Supermarket: beware of the “family size” trap


Who doesn’t jump for joy when their favorite product is on sale at the supermarket? Faced with galloping inflation, many are those who carefully research all the promotions in force before going shopping. A growing proportion of consumers even go so far as to change stores regularly to follow the most interesting offers.

Unfortunately, tempting promotions aren’t always what they seem! Indeed, Liberation reports a survey by the Foodwatch association dating from 2020 which speaks volumes. The unit price of certain products offered in packs at a “reduced” price would in fact be more expensive than buying them individually off-promotion. For example, the price per kilo of a Lustucru rice would increase by 22.8% between the package in the classic format and that flanked by a “family” label.

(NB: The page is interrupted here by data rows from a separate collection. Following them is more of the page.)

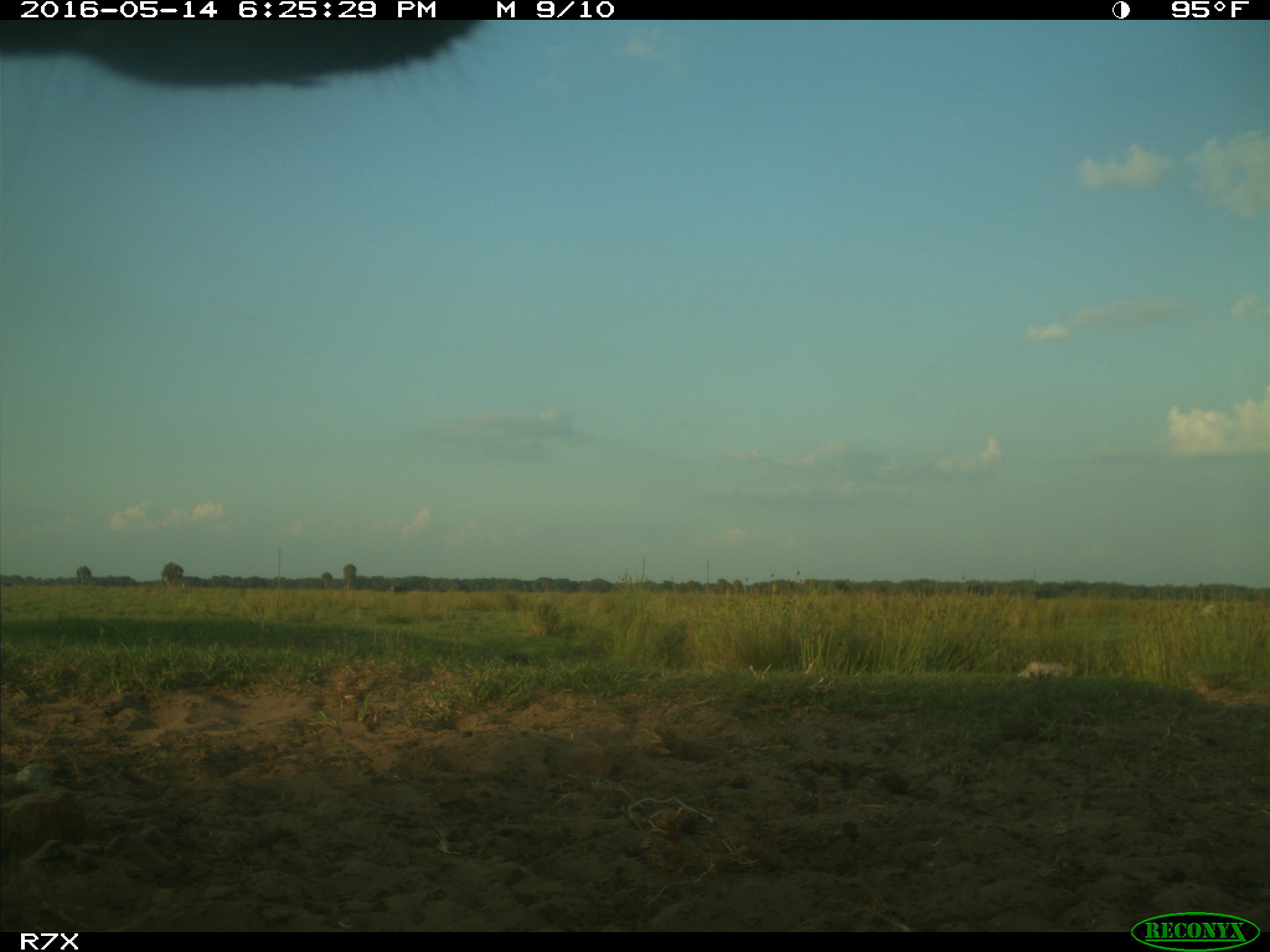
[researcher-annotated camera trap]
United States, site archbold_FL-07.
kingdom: Animalia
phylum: Chordata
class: Mammalia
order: Artiodactyla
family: Bovidae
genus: Bos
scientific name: Bos taurus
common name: domestic cow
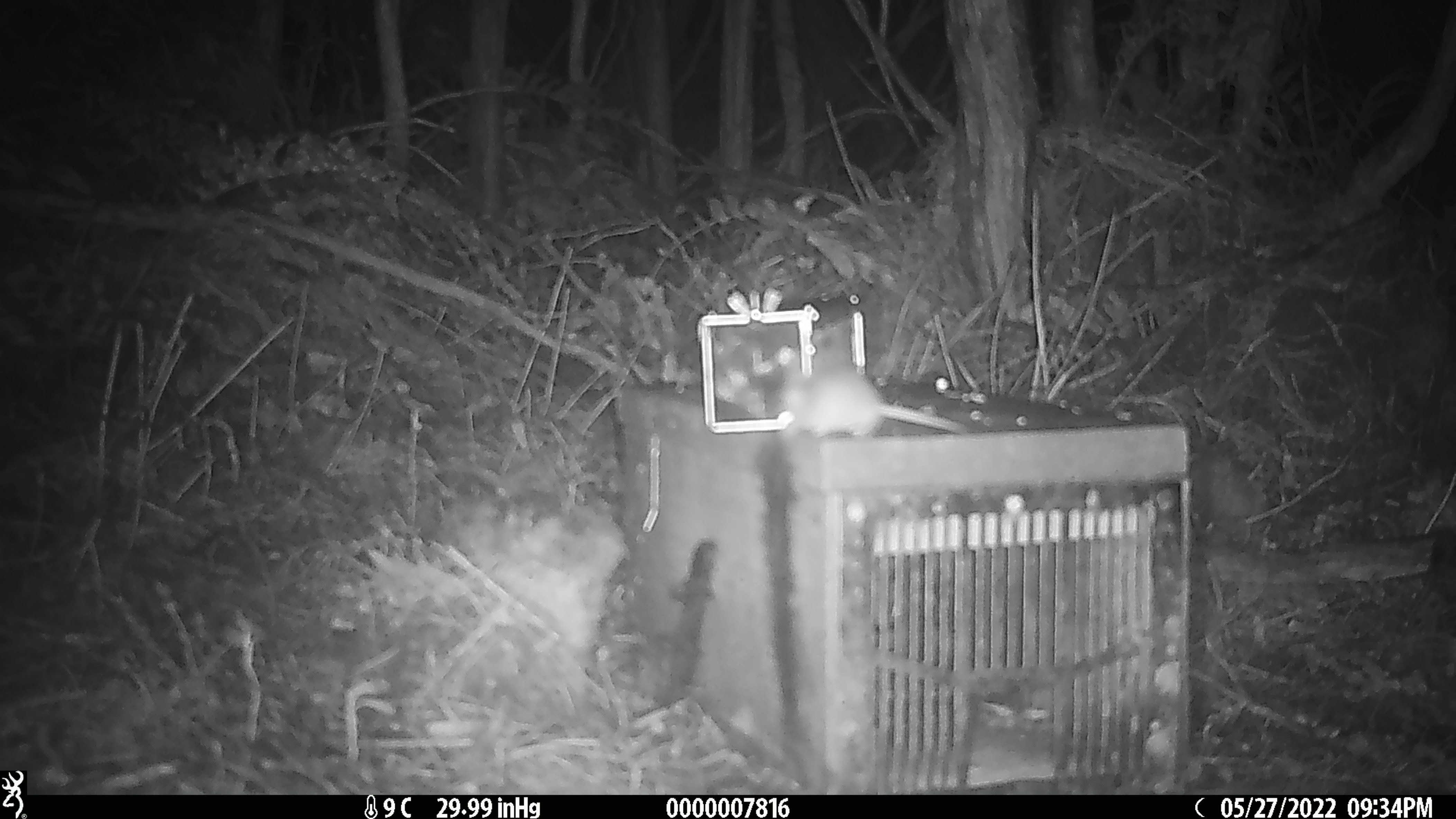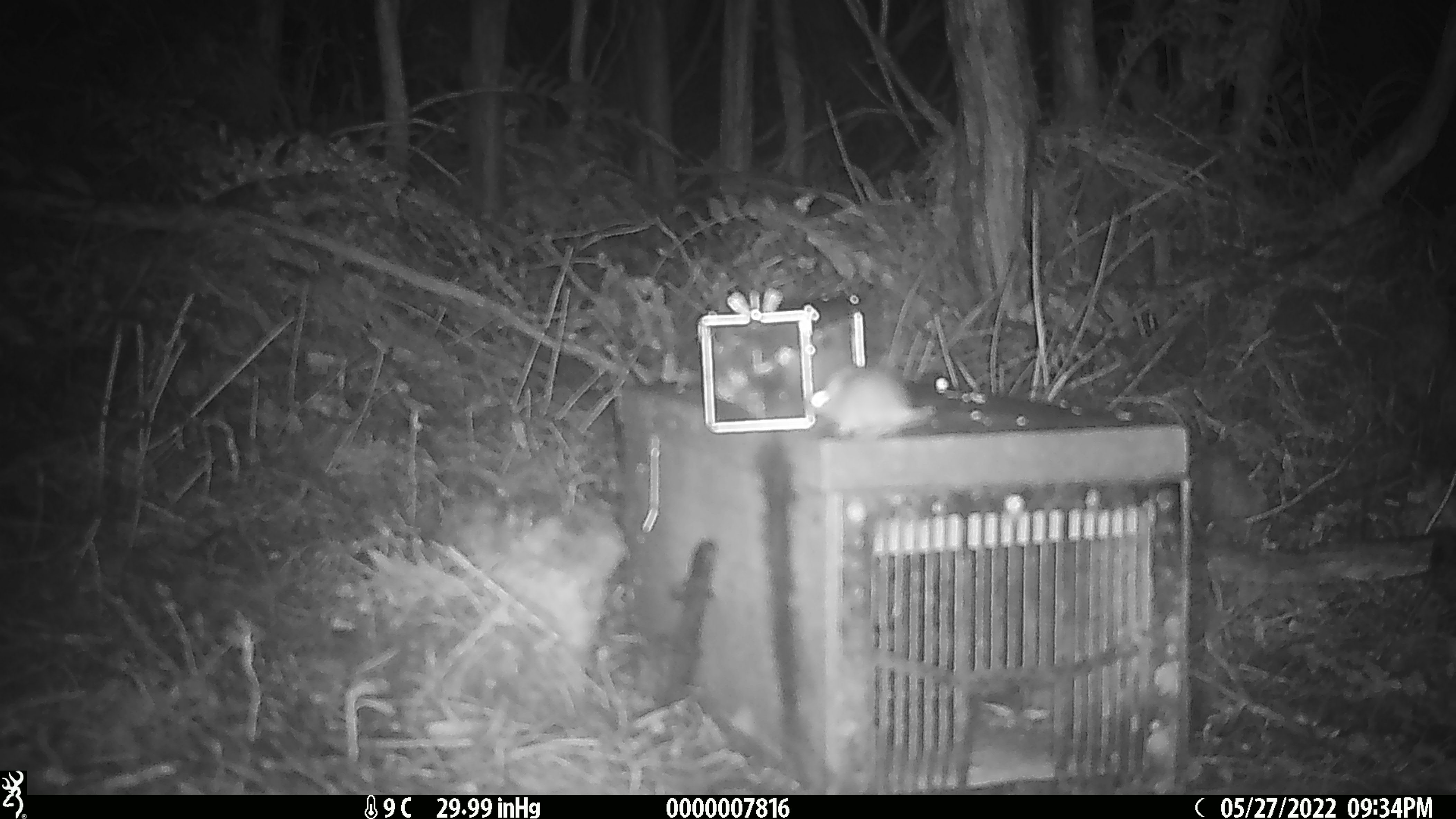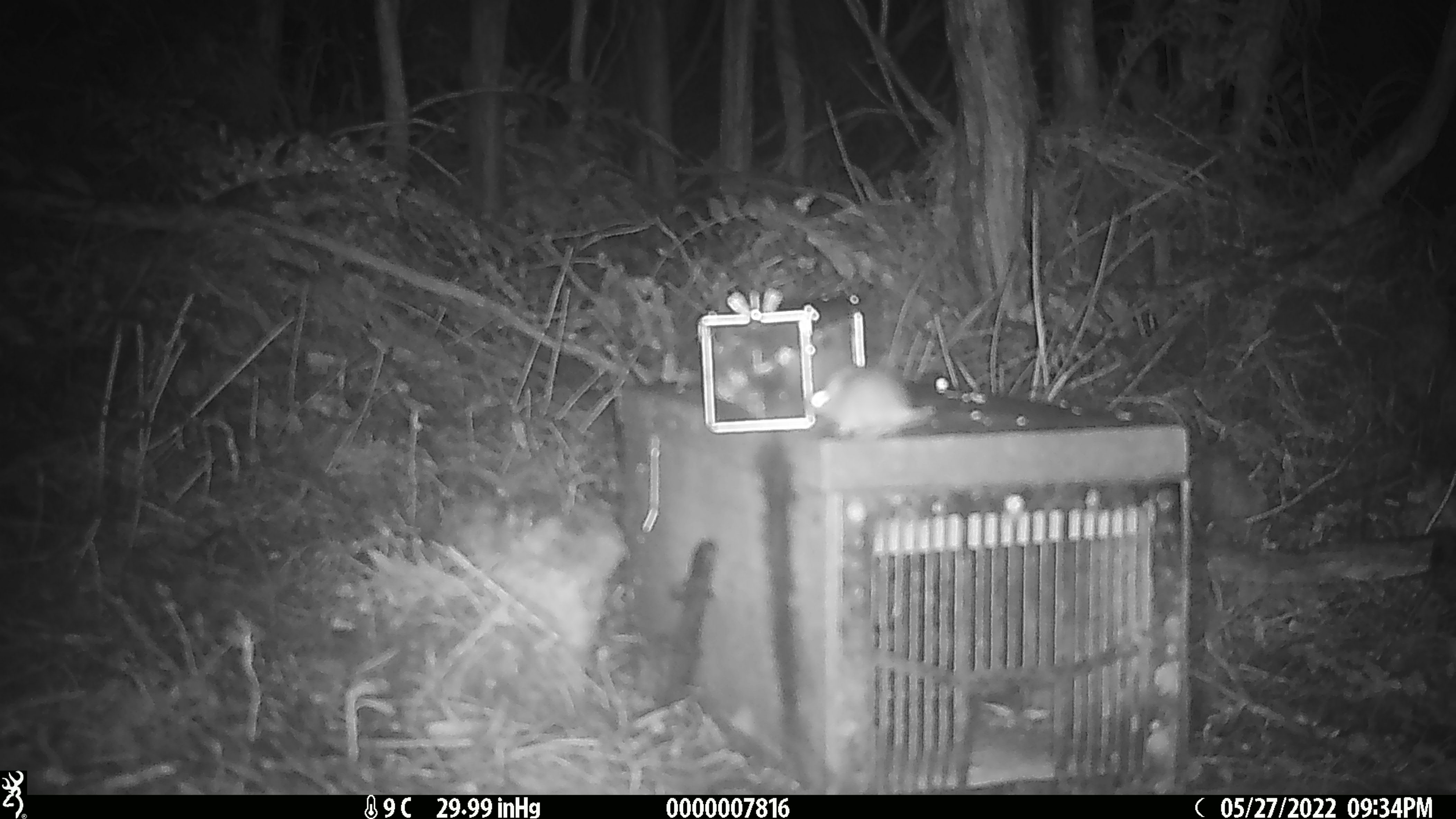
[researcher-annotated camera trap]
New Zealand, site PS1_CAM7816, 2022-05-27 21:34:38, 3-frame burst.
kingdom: Animalia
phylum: Chordata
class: Mammalia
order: Rodentia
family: Muridae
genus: Mus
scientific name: Mus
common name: mouse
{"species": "mouse (Mus)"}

Some distributors also engage in other forms of promotion-related scams. The crossed-out price on the shelf, for example, does not always correspond to the original price, thus making it seem like a much more advantageous offer than it really is, as reported by Version Femina. Sometimes the price of certain items would even be more expensive at checkout after the promotion! In this case, it remains very realistic to think of an error on the part of the distributor rather than an intentional scam.

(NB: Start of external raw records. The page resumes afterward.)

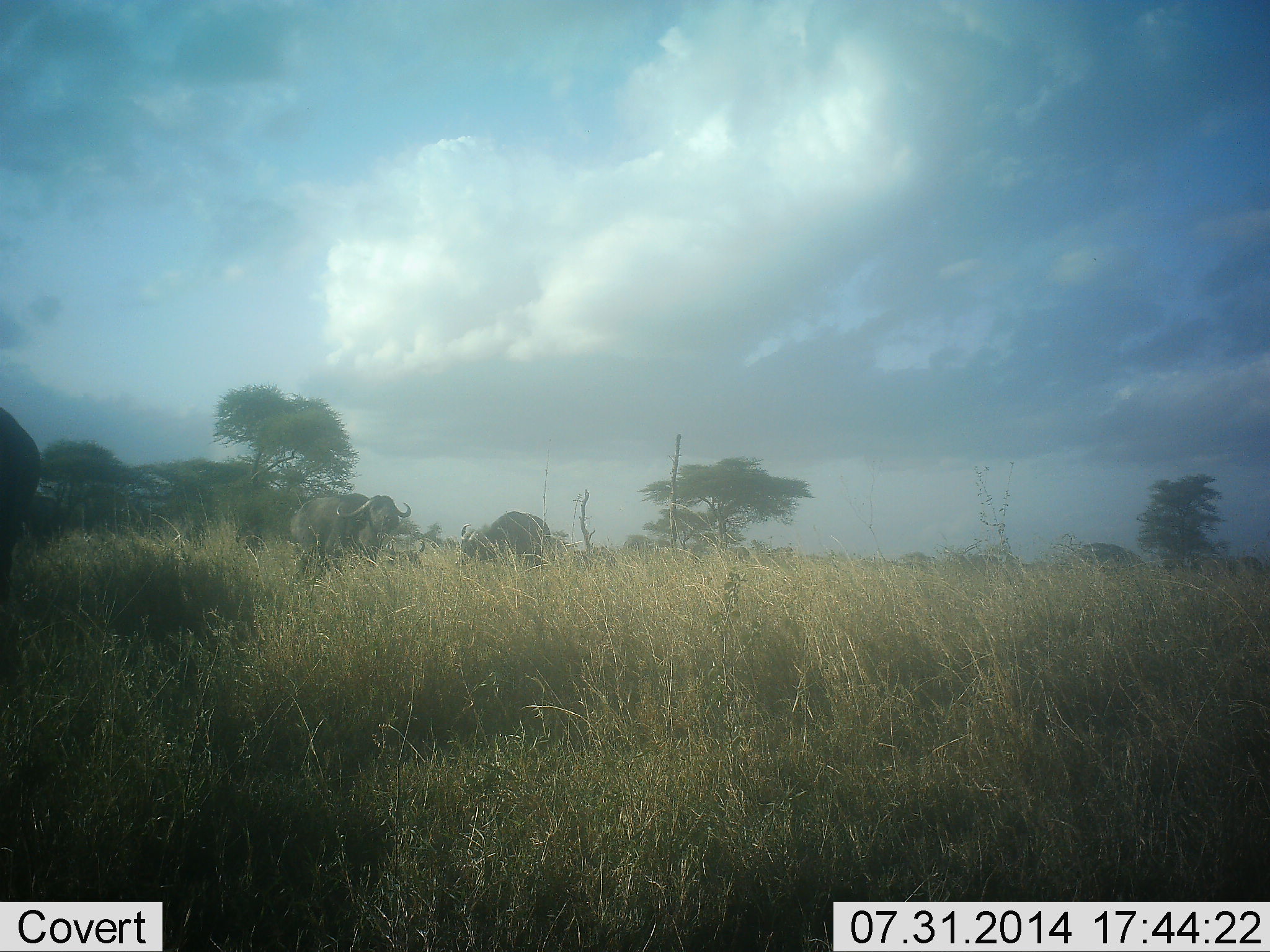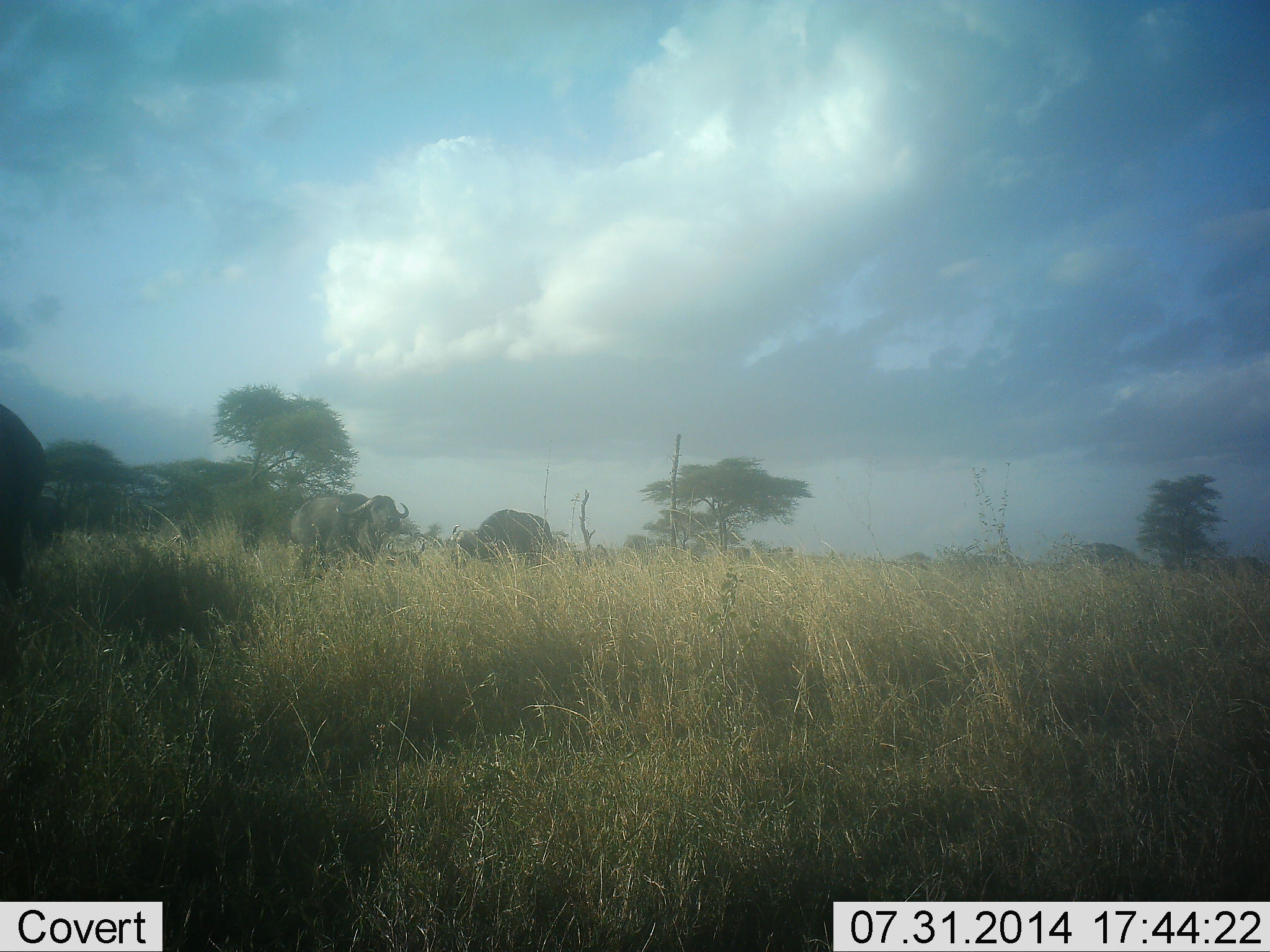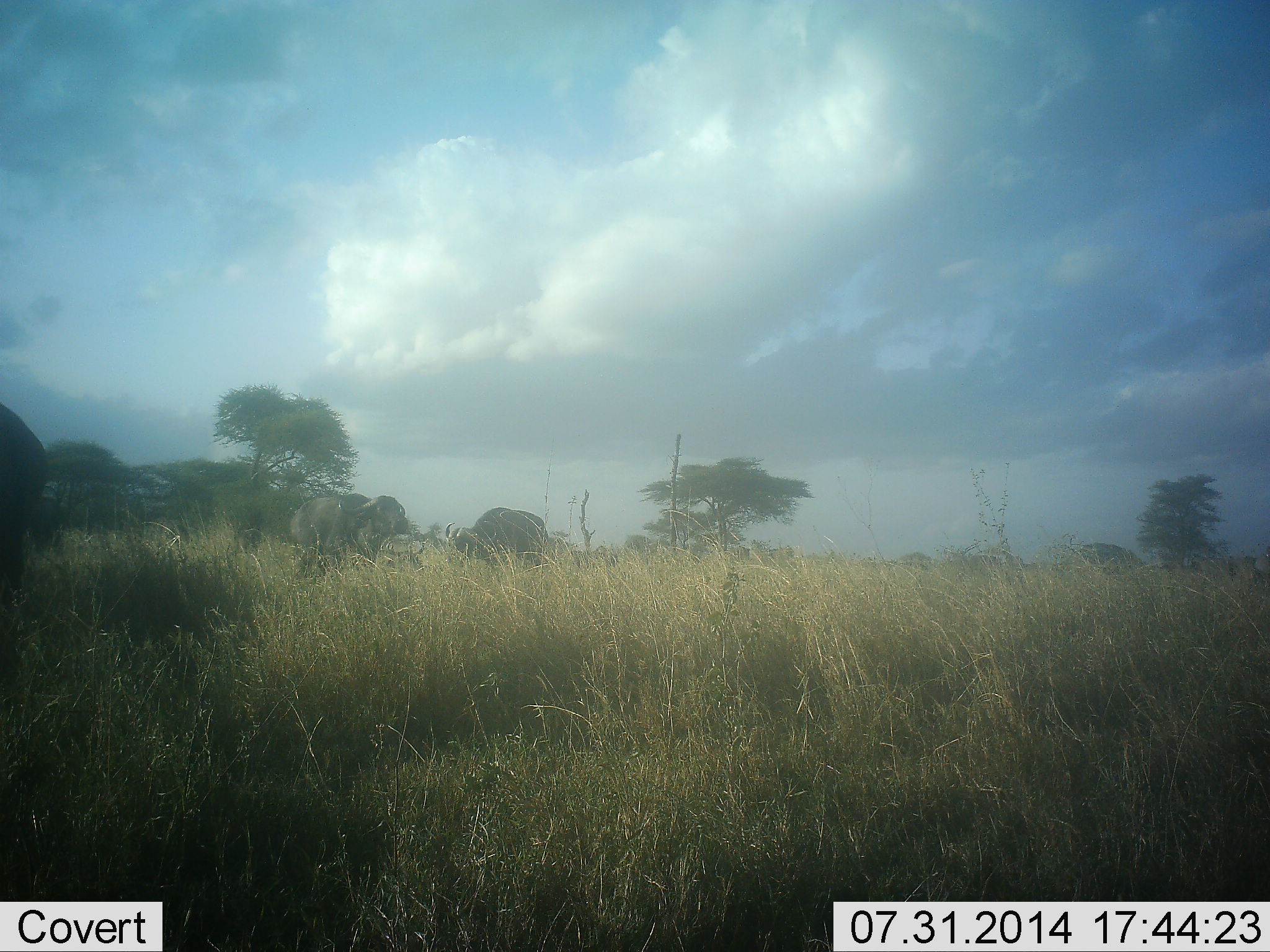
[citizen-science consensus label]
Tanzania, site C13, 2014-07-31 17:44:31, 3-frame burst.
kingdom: Animalia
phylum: Chordata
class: Mammalia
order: Artiodactyla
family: Bovidae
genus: Syncerus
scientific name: Syncerus caffer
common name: cape buffalo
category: buffalo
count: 5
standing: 90%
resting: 10%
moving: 10%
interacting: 0%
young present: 0%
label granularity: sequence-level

Indeed, distributors often adjust their prices downward to keep up with the competition. In this case, they may forget to lower the price of the lots on the way. However, another retail strategy is likely contributing to consumer scams. To attract customers, distributors lower the price of so-called “loss leader” products, in particular small formats, even if it means not making a margin on their sale. Large packaging products do not fall into this category, and are therefore the items on which supermarkets can still make a profit.